• Your goal
Copy the stretch of entries from the line containing "As observable in" through the line containing "Is green tree", replacing "rear windshield" with "back windshield" and leaving everything else as it is. Omit the pictures from your answer.

• Data for this exercise

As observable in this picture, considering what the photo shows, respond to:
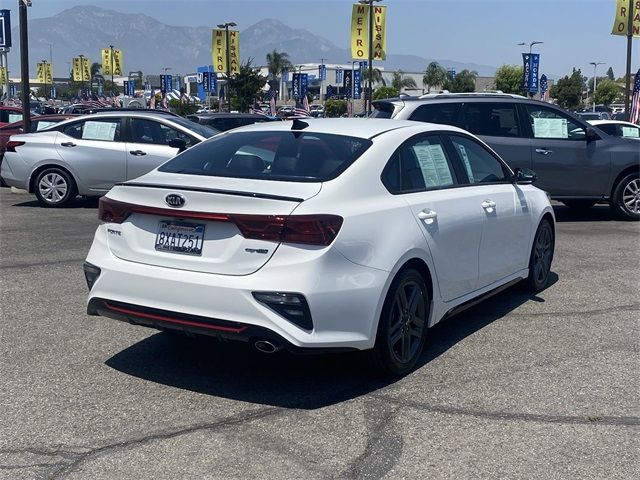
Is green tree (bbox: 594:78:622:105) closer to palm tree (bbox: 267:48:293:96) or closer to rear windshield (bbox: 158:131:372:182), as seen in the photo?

...

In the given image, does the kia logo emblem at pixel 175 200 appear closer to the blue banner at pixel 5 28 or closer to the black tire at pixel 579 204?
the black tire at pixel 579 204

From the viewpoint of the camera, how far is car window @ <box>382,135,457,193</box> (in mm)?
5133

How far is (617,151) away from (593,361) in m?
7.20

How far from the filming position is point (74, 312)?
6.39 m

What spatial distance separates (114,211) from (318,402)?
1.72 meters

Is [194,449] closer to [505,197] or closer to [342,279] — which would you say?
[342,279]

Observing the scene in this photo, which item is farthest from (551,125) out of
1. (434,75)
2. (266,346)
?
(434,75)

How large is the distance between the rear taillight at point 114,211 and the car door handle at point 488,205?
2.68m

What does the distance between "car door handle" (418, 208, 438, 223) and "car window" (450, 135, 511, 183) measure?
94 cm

• Exercise response
As observable in this picture, considering what the photo shows, respond to:
Is green tree (bbox: 594:78:622:105) closer to palm tree (bbox: 267:48:293:96) or closer to back windshield (bbox: 158:131:372:182), as seen in the photo?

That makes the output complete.